Os ministros também afirmam que as urnas eletrônicas são auditáveis em todas as etapas do processo, antes, durante e depois das eleições.

“Todos os passos, da elaboração do programa à divulgação dos resultados, podem ser acompanhados pelos partidos políticos, Procuradoria-Geral da República, Ordem dos Advogados do Brasil, Polícia Federal, universidades e outros que são especialmente convidados. É importante observar, ainda, que as urnas eletrônicas não entram em rede e não são passíveis de acesso remoto, por não estarem conectadas à internet”.

Ataques às urnas eletrônicas liderados por Bolsonaro

O movimento vem na esteira de uma campanha intensiva do presidente Jair Bolsonaro pelo comprovante de voto impresso. No último domingo (1), ele voltou a condicionar a realização das eleições em 2022 ao voto impresso.

Na última semana, Bolsonaro fez uma live dizendo que iria mostrar provas de fraude em eleições passadas. Durante a transmissão, porém, recuou e disse que não tinha provas, apenas indícios, que foram desmontados pelo próprio TSE. Apesar de não apresentar nenhuma prova de fraude nas eleições, o discurso de Bolsonaro sobre o sistema eleitoral brasileiro tem efeito na opinião pública dos brasileiros.

Pesquisa PoderData realizada de 19 a 21 de julho de 2021 mostrou que 46% são a favor e 40% são contra a emissão de um comprovante em papel depois da votação na urna eletrônica. Os números representam uma inversão em comparação ao final de maio, quando 46% se diziam contrários e 40% eram favoráveis à proposta.

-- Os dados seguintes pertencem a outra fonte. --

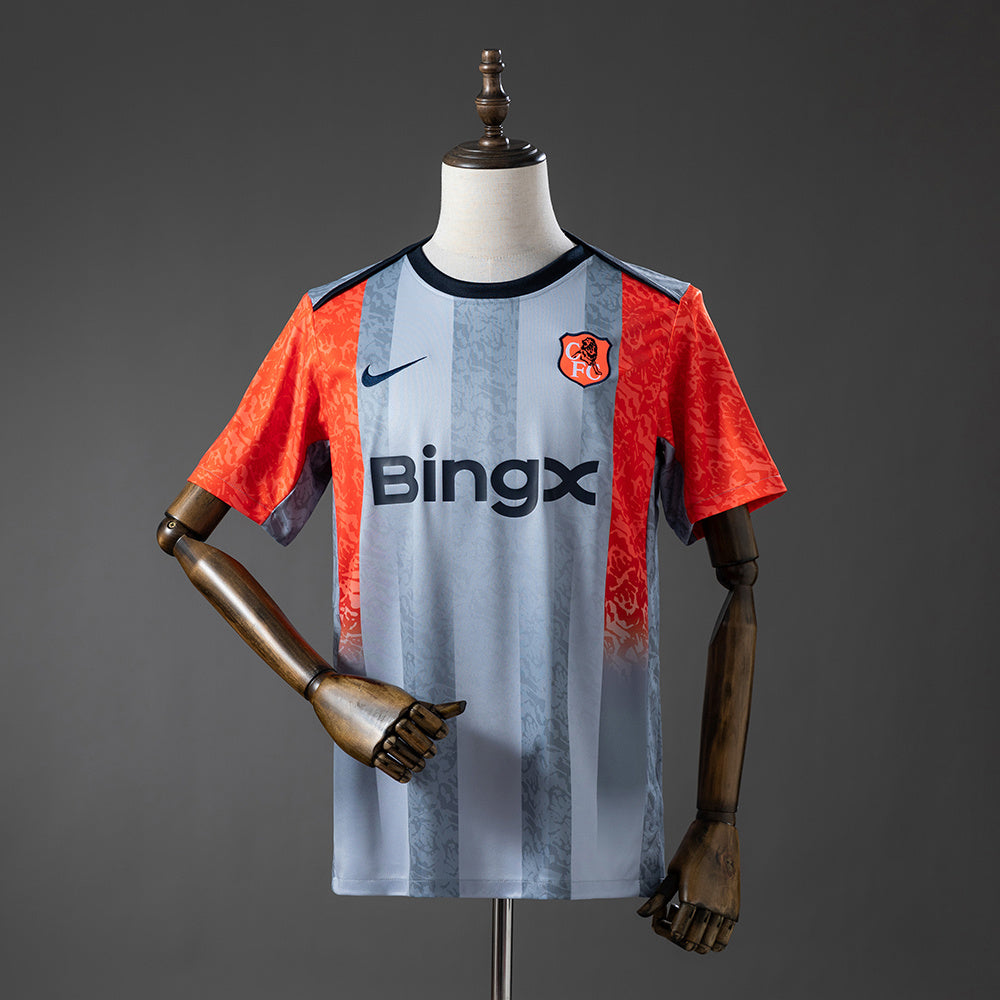 Camisola Chelsea FC Aquecimento 26/27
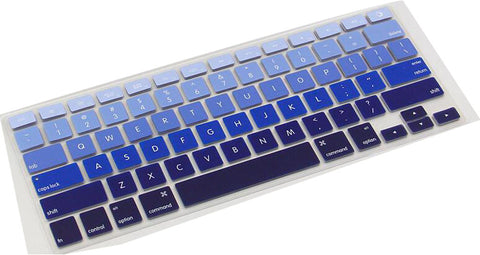 Macbook Keyboard Decal Macbook Keyboard Stickers Skin Logos Cover B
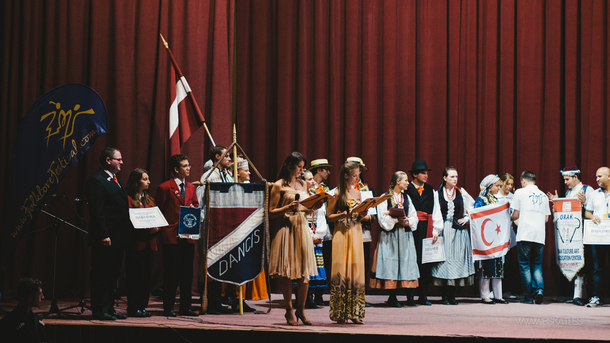 Maķedonija 2014 - Foto Anna Zvejniece un Jurģis Rikveilis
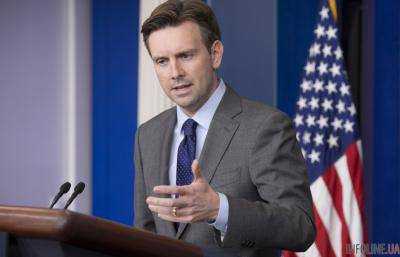 США: давление на Россию заставит Путина изменить стратегию в отношении Украины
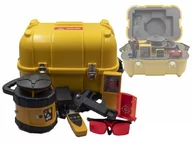 Sprzęt geodezyjny - INNI Niwelator laserowy Lamigo SPIN 205 !!! - miniaturka - grafika 1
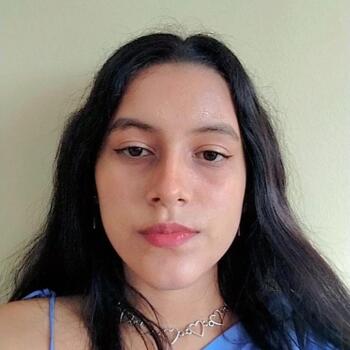 Babysitter in Santo Domingo de los Colorados: Valeria Vidal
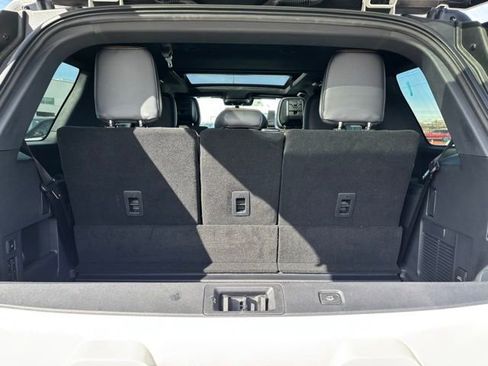 New 2026 Ford Expedition Tremor image 18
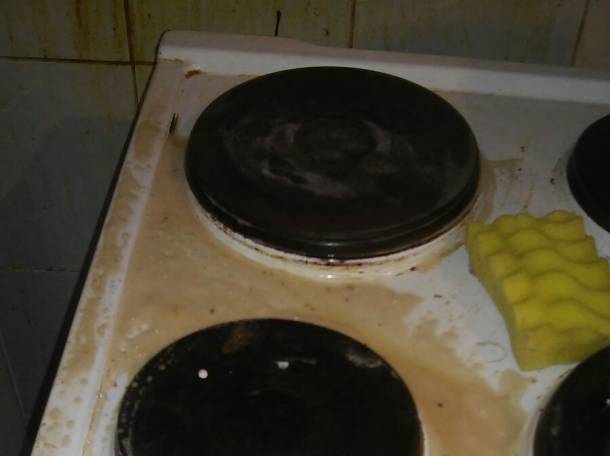 Уборка квартиры. Мытьё окон на высоте , фотография 4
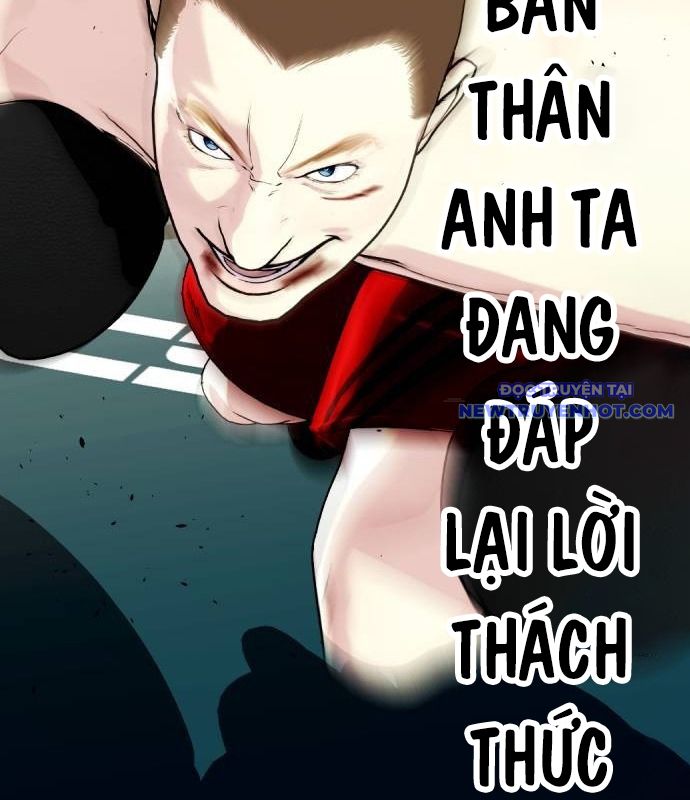 Loser Giỏi Võ chapter 105 - Trang 146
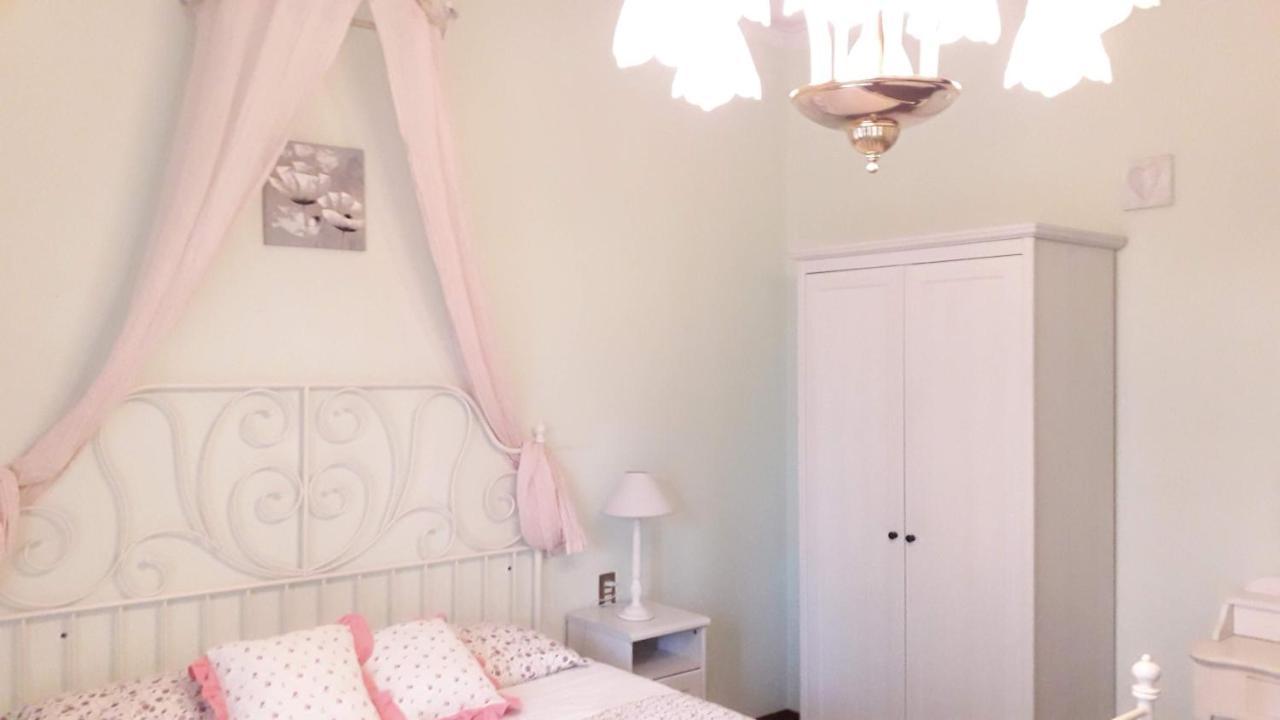 B&B Le Mi' Cocche Capannori Zewnętrze zdjęcie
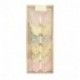 FARFALLA SU CLIP 8CM /6PZ  - DS 38777
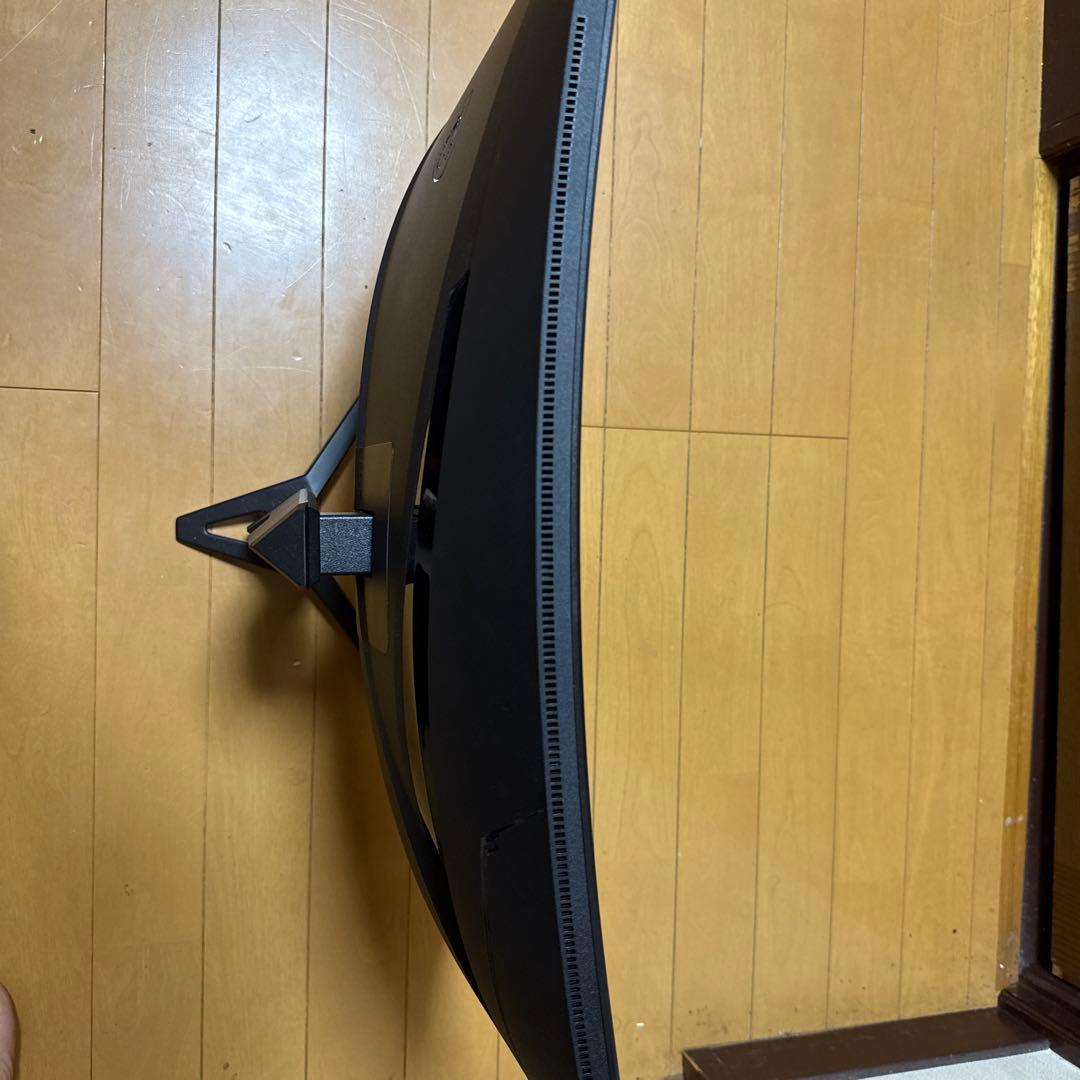 り*ん様 P*P様 MSI G2422C 23.6インチ カーブドモニター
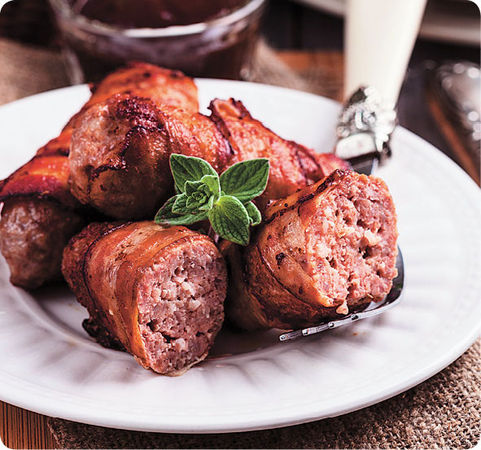 Алена Богданова - Аппетитные рулеты. Мясные. Рыбные. Грибные. Овощные. Сырные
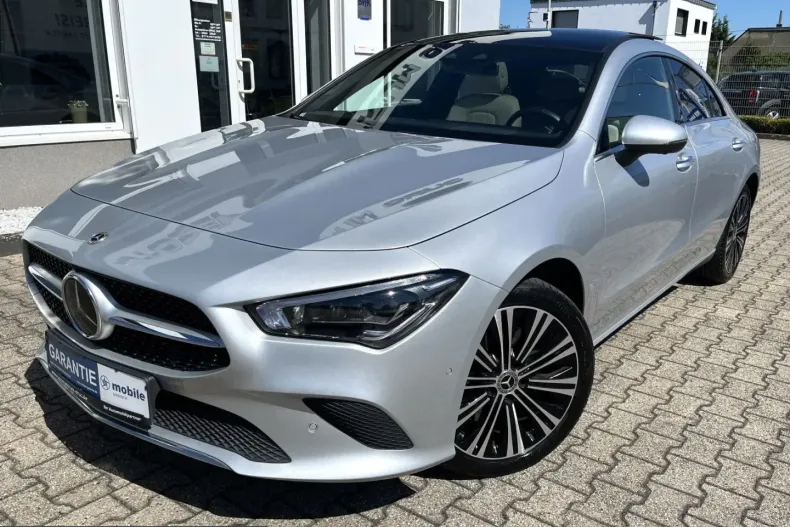 Mercedes-Benz CLA 250 (Clasa CLA) din 2022 cu 91.600 km - oferta MER247811 - foto 2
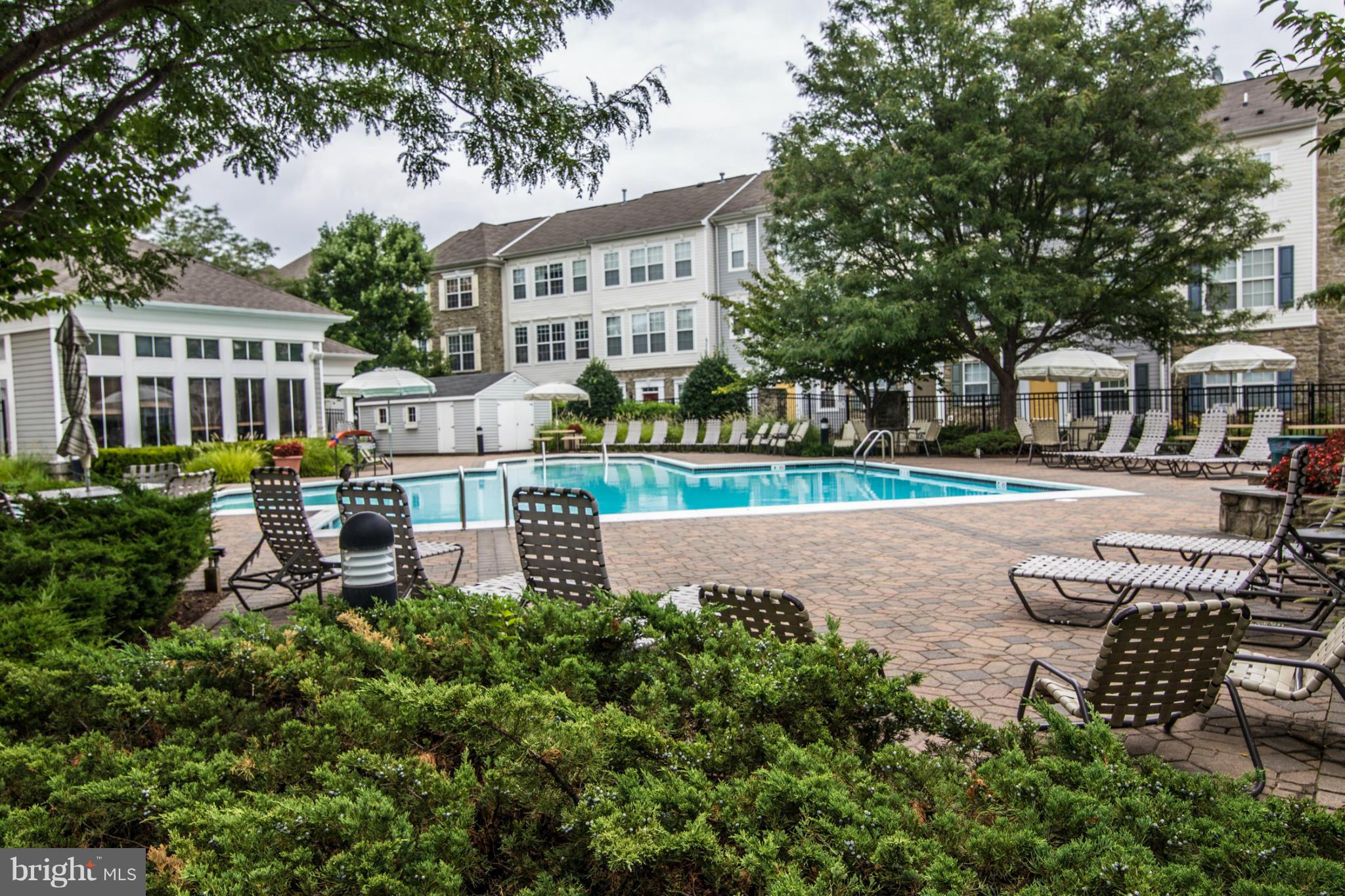 PARKSIDE AT ASHBURN - Residential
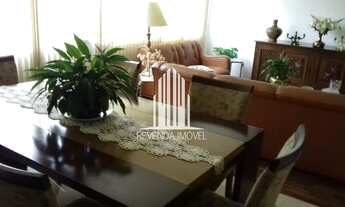 Imagem: Casa de Vila No Brooklin com 4 dormitórios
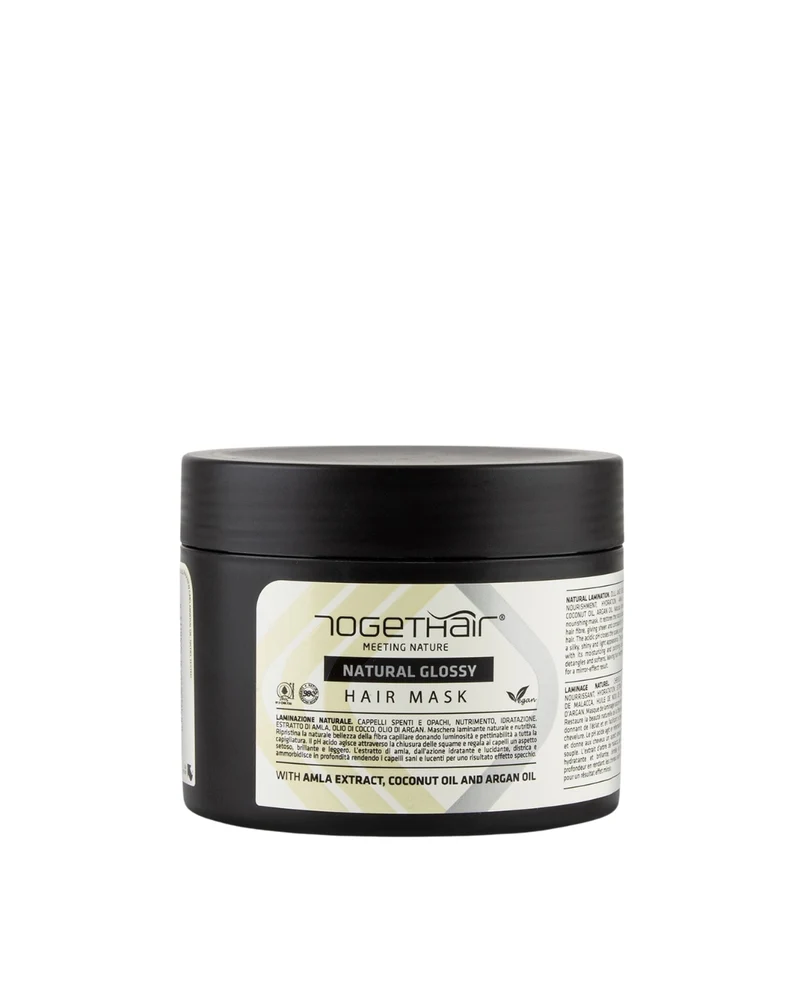 TOGETHAIR – Natural Glossy Hair Mask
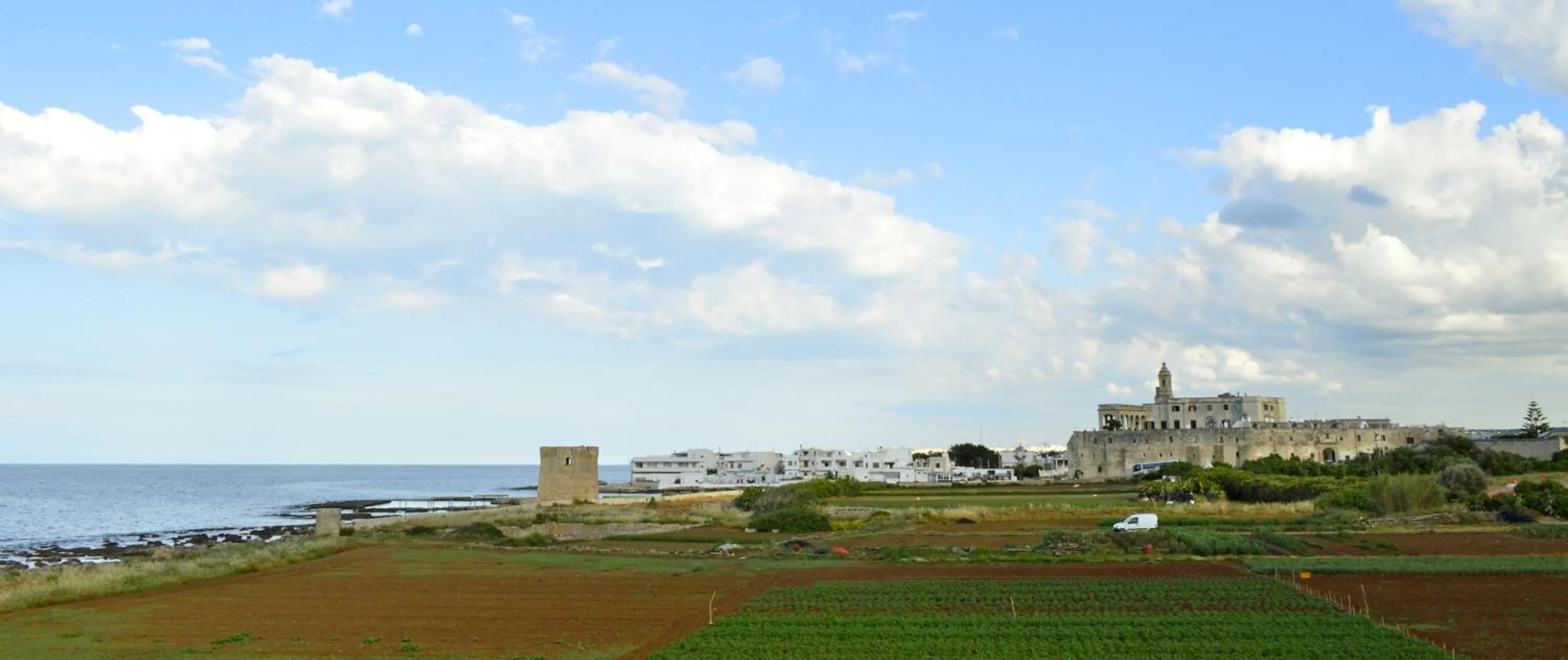Nearby landmark in Hotel San Giovanni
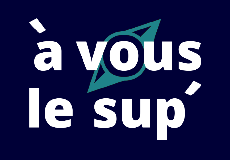 À vous le sup'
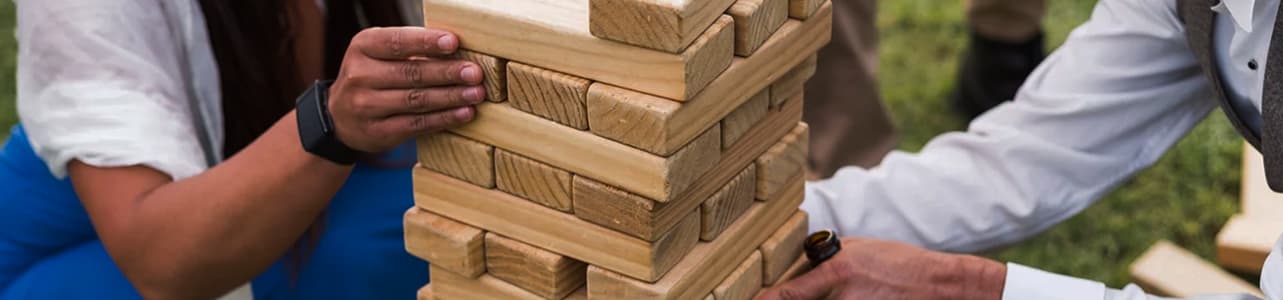 Jenga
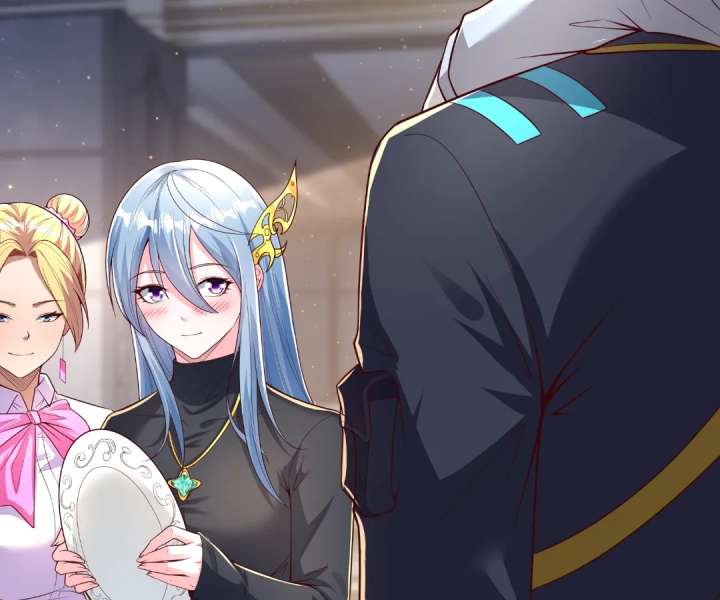 Read Aura Recovery_ I Get a New Skill Everyday EN Manga Online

Voto manual gerou fraudes que marcaram história do Brasil

A nota em defesa do sistema eleitoral afirma que o voto impresso não é um mecanismo adequado de auditoria a se somar aos já existentes “por ser menos seguro do que o voto eletrônico, em razão dos riscos decorrentes da manipulação humana e da quebra de sigilo”. 

Os ministros e ex-ministros dizem ainda que “a contagem pública manual de cerca de 150 milhões de votos significará a volta ao tempo das mesas apuradoras, cenário das fraudes generalizadas que marcaram a história do Brasil”.

“A Justiça Eleitoral, por seus representantes de ontem, de hoje e do futuro, garante à sociedade brasileira a segurança, transparência e auditabilidade do sistema. Todos os ministros, juízes e servidores que a compõem continuam comprometidos com a democracia brasileira, com integridade, dedicação e responsabilidade”, diz a declaração.